▶ [AIM] Return the passage of the Audi A3 window tint thread below word for word, starting with "Just posting this" and going on through "was still overcast.".

▶ [SELECTED EXTRACT]
# 2015 Audi A3 20% tint



## bcjc78 (Feb 16, 2010)

Just posting this photos for those people debating on tint percentages now or in the future. 20% tint all around, completed by Shades of Gray Tinting in Trevose, PA. Wife was thinking of going with 30% but when she saw another white car at the shop with 30% she decided on going to 20%.










Last three pics are after a rain storm and a 400 mile round trip. The sky was still overcast.


----------



## EGainer (Feb 19, 2004)

Looks great. My shop quit doing 20, so my last three tints were 18%. S3 will have 18% as well. 

Car looks good


----------



## Bruticus (Aug 30, 2014)

Thanks for posting this. Tint is the next thing I need to get. What brand of tint is it?

Car looks awesome.


----------



## bcjc78 (Feb 16, 2010)

Per their website they use LLumar. My wife went to have the tint installed so I can't say for sure as the receipt doesn't list the brand. It wasn't anything exotic or extremely expensive.


----------



## Orangetree (May 11, 2014)

That looks great. Would you mind posting more pictures, bcjc78?


----------



## bcjc78 (Feb 16, 2010)

added a few more


----------



## Orangetree (May 11, 2014)

Thanks, bcjc78. You've helped my decision making, as our cars are nearly identical. Also, is your car on sport suspension?


----------



## bcjc78 (Feb 16, 2010)

*suspension*

Yes the car has the sport package which includes the sport suspension and the Drive Select button.


----------



## A3_yuppie (Jun 5, 2006)

bcjc78 said:


> Yes the car has the sport package which includes the sport suspension and the Drive Select button.


Sports suspension looks good. Would you say that the wheel gap is pretty much even all around the tire?


----------

▶ [DATASET ENTRIES]
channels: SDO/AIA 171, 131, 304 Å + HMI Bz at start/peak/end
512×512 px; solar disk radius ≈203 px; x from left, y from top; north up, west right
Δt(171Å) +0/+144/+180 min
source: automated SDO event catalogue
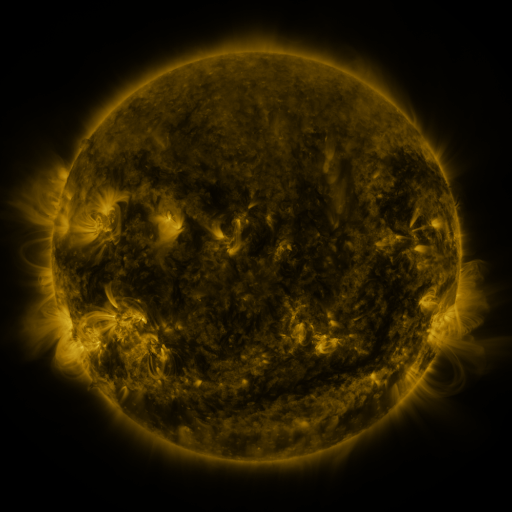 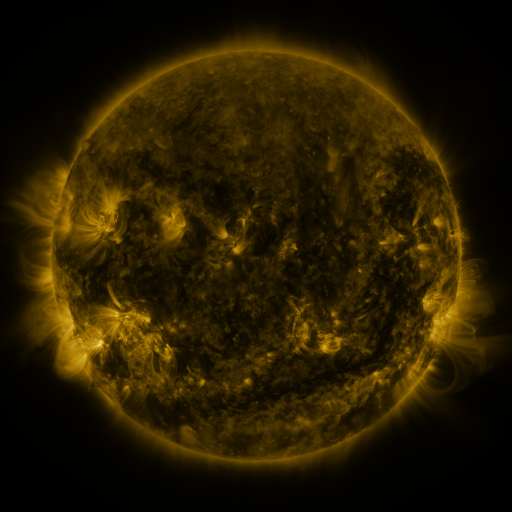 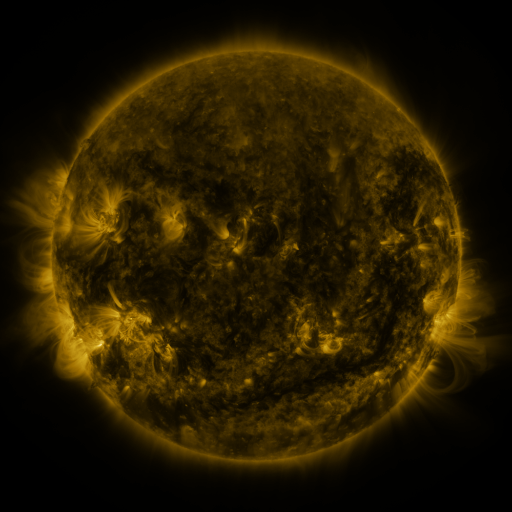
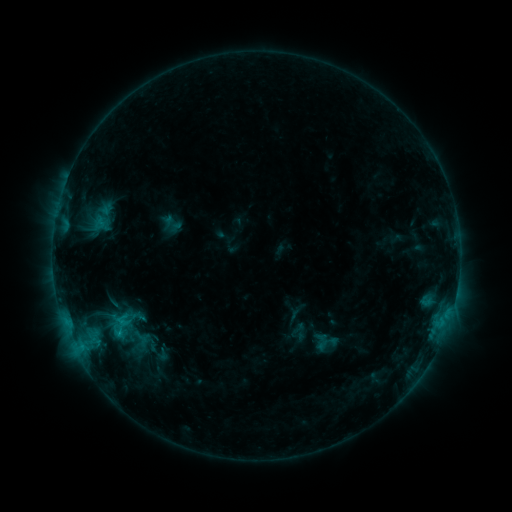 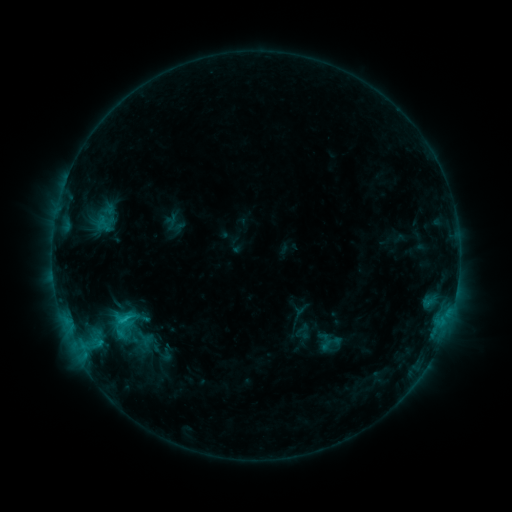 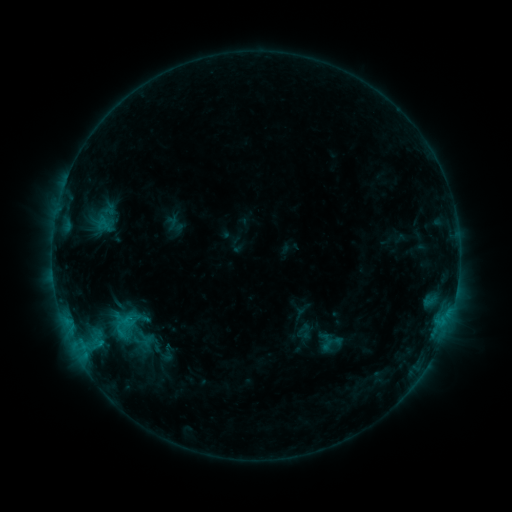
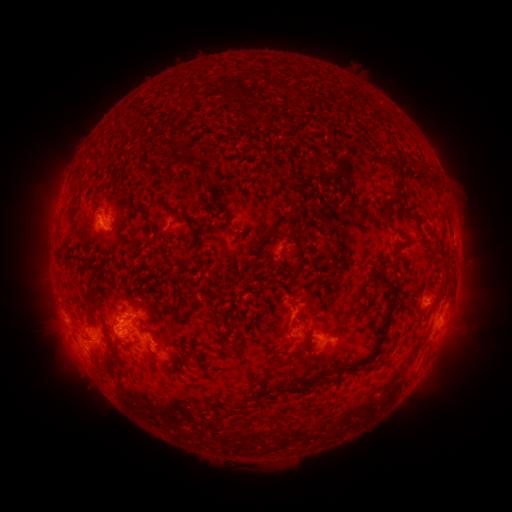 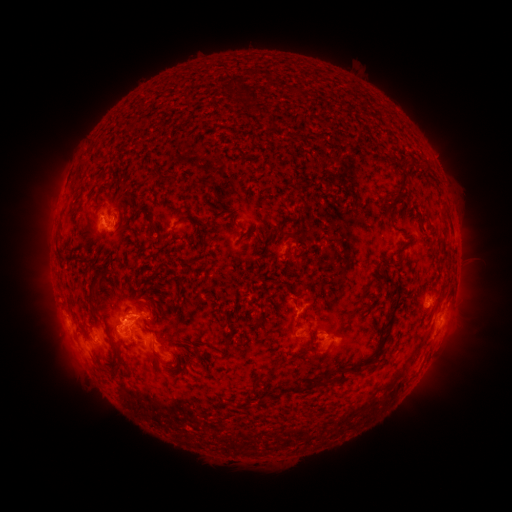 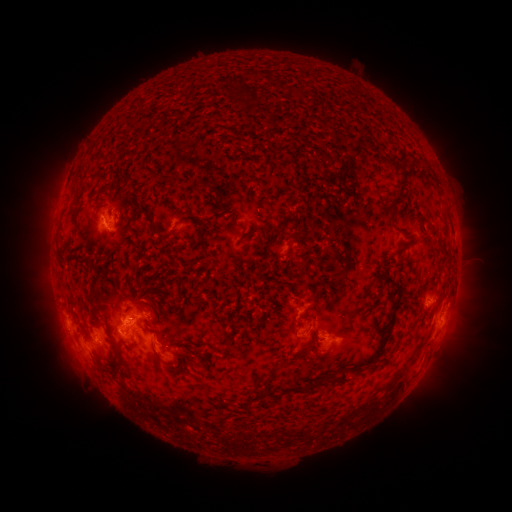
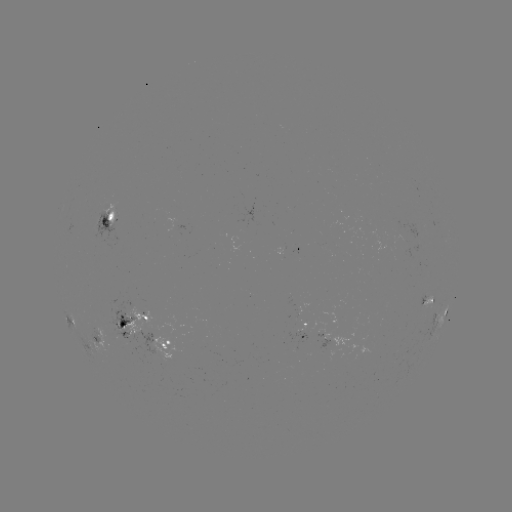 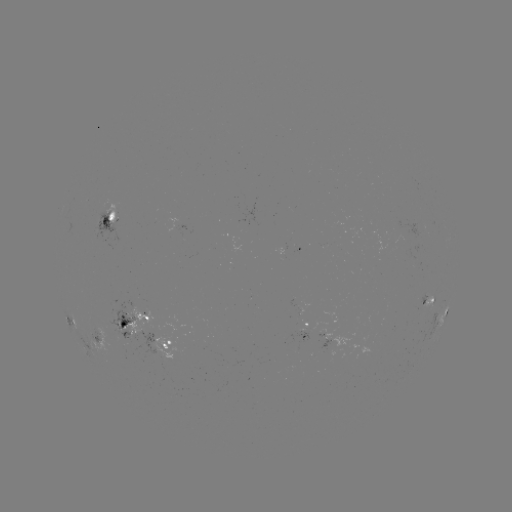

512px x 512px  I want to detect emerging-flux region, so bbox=[294, 305, 298, 318].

▶ [OUTPUT BELOW]
Just posting this photos for those people debating on tint percentages now or in the future. 20% tint all around, completed by Shades of Gray Tinting in Trevose, PA. Wife was thinking of going with 30% but when she saw another white car at the shop with 30% she decided on going to 20%.










Last three pics are after a rain storm and a 400 mile round trip. The sky was still overcast.